Die Galerie Neugerriemschneider versucht das in diesem Jahr mit Skulpturen von Pawel Althamer, dem 1967 in Warschau geborenen. Vor einigen Jahren war die Galerie auf vielen Messen vertreten, inzwischen konzentriert sie sich nur noch auf die Art Basel und Art Basel Miami Beach.

"Von hier aus gesehen würde ich sagen, dass Art Basel eher das old europe präsentiert, das heißt, es ist klassischer, auf gewisse Art und Weise konservativer. Sie sehen sicherlich mehr Picasso, mehr Miro – hier bricht die Welt natürlich auf in die neue Welt. Sie sehen sehr viel südamerikanische Kunst, es ist lockerer, auf gewisse Art vielleicht innovativer und progressiver."

Miami an der Schnittstelle zwischen Nord und Lateinamerika, dort wo der "American" den "Latin american way of live" trifft, hier wo man wohlhabende Sammler aus dem Süden des Kontinents im Blick hat, wie die Kunstkäufer aus den USA und Kanada. Rezession hin oder her - Nordamerika bleibt auch in diesem Jahr, was es seit dem Zweiten Weltkrieg immer gewesen ist: der bedeutendste Kunstmarkt der Welt, meint Marc Spiegler einer der Direktoren der Art Basel. Ungeachtet der allgemeinen Wirtschaftssituation.

"North America remains what it always has been since the second world war – the most important art market in the world, regardless of the state of the economy."

Die Veranstalter der Art Basel und Art Basel Miami Beach wollen keine Vorhersagen treffen, geben sich aber optimistisch, was die Verkaufszahlen angeht. Eines allerdings haben sie seit 2008 beobachtet. Die Risikofreude bei den Kunstsammlern ist insgesamt zurückgegangen. Man setzt im Augenblick eher auf das Etablierte.

"Bis zur Jahresmitte 2008 wurde auf dem Kunstmarkt viel spekuliert. Die Leute waren hinter den jüngsten und angesagtesten Künstlern her. Seit einem Jahr sind viel stärker die etablierten gefragt. Gar nicht so sehr im Sinne einer Wertanlage, sondern dass sie wirklich am Markt erprobt sind, und über Zeiten hinweg ein breites Spektrum an Ideen und Entwicklung bewiesen haben."

Die Art Basel Miami Beach im Kongresszentrum und mit Rahmenprogramm am Strand des Atlantiks – sie mag die renommierteste Kunstmesse sein – aus Sicht der Stadt ist sie in dieser Woche ein Ereignis von vielen. Mehr als 20 Kunstmessen und Ausstellungen lassen diese Tage Anfang Dezember hier zu einem einzigen großen Fest der bildenden Kunst werden.
In den Hotels von South Beach etwa wie im South Seas Hotel wo Angeliki Georgiuo mit "Zoom", ihrer Messe für zeitgenössische Kunst, Werke aus dem Nahen Osten präsentiert.

"Art Basel ist die etablierte Messe, wo man die beste Kunst derzeit sieht, die Messen drum herum sorgen für das Neue und Aufregende. Wer neue Talente entdecken möchte, geht eher dorthin - das zusammengenommen macht es zum wichtigsten Kunstereignis in den Vereinigten Staaten."
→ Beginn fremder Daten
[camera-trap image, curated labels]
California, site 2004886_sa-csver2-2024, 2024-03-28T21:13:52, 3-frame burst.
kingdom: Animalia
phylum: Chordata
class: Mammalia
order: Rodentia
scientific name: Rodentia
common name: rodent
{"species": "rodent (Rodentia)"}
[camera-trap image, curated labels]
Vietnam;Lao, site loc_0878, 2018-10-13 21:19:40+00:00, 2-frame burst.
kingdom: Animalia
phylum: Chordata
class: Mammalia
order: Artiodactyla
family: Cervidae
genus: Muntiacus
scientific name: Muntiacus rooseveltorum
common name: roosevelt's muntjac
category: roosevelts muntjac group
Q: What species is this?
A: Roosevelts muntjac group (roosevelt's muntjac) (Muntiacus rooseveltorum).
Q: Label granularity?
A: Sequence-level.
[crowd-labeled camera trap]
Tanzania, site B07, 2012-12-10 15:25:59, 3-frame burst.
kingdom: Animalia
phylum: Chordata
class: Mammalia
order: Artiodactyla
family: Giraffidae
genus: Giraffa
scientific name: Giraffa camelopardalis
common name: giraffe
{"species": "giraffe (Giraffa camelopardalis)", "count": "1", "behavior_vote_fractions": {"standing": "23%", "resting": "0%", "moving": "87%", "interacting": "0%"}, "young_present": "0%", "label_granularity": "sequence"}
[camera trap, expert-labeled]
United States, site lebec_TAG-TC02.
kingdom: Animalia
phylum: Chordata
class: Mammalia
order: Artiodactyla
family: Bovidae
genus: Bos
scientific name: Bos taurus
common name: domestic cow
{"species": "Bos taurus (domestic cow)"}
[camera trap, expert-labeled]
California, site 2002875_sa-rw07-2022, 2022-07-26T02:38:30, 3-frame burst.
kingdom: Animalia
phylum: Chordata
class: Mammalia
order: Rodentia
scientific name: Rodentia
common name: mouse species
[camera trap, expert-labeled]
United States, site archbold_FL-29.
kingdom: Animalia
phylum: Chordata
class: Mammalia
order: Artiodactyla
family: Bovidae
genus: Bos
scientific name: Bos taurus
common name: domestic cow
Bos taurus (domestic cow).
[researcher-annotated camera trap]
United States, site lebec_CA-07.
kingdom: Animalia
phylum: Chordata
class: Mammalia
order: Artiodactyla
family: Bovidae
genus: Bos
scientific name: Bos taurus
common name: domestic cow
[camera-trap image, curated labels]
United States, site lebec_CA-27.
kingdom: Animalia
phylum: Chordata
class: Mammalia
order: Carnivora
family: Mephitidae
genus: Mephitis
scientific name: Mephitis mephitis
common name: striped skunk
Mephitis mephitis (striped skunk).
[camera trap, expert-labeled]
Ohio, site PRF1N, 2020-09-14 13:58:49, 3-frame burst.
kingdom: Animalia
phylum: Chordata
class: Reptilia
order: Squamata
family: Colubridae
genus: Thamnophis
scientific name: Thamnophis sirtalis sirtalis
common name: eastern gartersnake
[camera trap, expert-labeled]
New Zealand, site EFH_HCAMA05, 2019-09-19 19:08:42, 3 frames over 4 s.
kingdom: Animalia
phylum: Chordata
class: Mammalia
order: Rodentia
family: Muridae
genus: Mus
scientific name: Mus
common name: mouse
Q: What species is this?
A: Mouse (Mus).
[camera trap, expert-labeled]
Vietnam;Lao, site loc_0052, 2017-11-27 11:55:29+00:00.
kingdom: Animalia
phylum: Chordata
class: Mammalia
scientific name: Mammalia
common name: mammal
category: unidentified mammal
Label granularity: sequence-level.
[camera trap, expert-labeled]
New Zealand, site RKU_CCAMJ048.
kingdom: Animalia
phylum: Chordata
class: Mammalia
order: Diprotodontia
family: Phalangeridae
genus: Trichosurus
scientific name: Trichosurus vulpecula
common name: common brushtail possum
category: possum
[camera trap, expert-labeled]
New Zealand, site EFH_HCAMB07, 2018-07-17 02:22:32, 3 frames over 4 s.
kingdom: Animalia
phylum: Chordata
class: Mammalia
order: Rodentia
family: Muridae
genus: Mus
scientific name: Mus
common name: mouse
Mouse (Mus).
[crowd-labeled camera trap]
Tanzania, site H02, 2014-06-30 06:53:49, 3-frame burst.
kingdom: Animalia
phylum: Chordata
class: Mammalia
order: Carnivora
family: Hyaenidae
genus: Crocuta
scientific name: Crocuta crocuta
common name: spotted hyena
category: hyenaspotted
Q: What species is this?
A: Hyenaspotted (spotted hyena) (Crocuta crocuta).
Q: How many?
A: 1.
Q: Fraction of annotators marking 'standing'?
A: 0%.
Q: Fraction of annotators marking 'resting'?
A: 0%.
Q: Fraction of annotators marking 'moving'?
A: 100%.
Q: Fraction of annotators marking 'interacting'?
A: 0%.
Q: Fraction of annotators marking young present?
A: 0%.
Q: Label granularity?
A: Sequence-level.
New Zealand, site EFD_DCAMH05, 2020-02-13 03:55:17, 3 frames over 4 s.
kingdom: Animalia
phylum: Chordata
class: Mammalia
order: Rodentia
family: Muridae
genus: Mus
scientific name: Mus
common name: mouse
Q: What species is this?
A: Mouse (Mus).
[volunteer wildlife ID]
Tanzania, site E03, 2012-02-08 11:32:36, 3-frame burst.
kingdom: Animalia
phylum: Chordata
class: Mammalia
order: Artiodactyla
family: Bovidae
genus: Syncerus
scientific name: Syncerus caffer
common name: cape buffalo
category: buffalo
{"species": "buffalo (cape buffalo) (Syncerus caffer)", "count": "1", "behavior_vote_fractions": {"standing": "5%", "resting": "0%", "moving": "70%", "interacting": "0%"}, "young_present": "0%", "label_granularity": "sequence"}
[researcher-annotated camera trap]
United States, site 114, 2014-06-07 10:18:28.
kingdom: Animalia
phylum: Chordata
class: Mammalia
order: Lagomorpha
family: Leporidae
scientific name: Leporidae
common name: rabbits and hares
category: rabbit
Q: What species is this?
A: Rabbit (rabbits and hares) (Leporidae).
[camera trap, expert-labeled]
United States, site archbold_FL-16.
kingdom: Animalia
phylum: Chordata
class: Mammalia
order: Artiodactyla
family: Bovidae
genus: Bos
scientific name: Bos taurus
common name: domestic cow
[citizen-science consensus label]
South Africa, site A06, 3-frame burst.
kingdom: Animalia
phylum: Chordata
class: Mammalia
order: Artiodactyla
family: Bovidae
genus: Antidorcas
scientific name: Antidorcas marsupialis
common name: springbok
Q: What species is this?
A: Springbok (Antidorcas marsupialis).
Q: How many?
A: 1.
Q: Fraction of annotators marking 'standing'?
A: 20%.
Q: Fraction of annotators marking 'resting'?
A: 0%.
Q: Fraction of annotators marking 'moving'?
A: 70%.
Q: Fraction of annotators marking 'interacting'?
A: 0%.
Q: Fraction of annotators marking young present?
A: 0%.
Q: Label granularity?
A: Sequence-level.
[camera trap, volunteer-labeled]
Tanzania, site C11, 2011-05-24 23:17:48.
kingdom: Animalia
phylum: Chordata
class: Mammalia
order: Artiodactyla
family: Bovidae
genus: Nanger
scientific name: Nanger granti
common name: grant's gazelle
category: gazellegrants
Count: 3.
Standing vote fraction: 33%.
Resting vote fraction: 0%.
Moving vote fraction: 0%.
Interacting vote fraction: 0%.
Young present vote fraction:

Oder die Messen in den riesigen Zelten im sich langsam entwickelnden Galerienbezirk Wynwood, Art Miami, Scope, Red Dot Art Fair. Freiflächen mit Wiese wechseln sich hier ab mit kleinen alten bunt angemalten Gebäuden. In denen neue Galerien entstehen. Bernd Lausberg hat am Samstag gerade eine eröffnet, neben bereits existierenden in Düsseldorf und Toronto.

"Ich persönlich glaube an das große Potenzial Miamis, weil Miami einfach der Schnittpunkt ist zwischen Nord- und Südamerika. Alle wohlhabenden Leute aus der Karibik, aus Mittelamerika aus Südamerika haben hier auch ein Zuhause, haben hier ihre Kunst gelagert, ihr Geld auf die Banken gebracht - Miami hat enorm viel Potenzial."

Natürlich hat die Art Basel – neben den privaten Sammlern - hier vor acht Jahren einen wichtigen Anstoß zur Entwicklung der Kunstszene gegeben. Künstler Kuratoren Galeristen nutzen die Tatsache, dass interessiertes Publikum aus aller Welt in die Stadt kommt. Beide Seiten profitieren, so Annette Schönholzer ebenfalls Direktorin der Art Basel und Art Basel Miami Beach:

"Wir sehen das jetzt hier einfach jedes Jahr und es ist für uns einfach ganz wichtig als Nährboden. Man kann keine Messe einfach in einem leeren Raum stattfinden lassen. Also selbst wenn aus unserer Perspektive ein Großteil in diesen Hallen stattfindet, ist das, was herum passiert natürlich sehr wichtig für die Wahrnehmung der Besucher der Messe."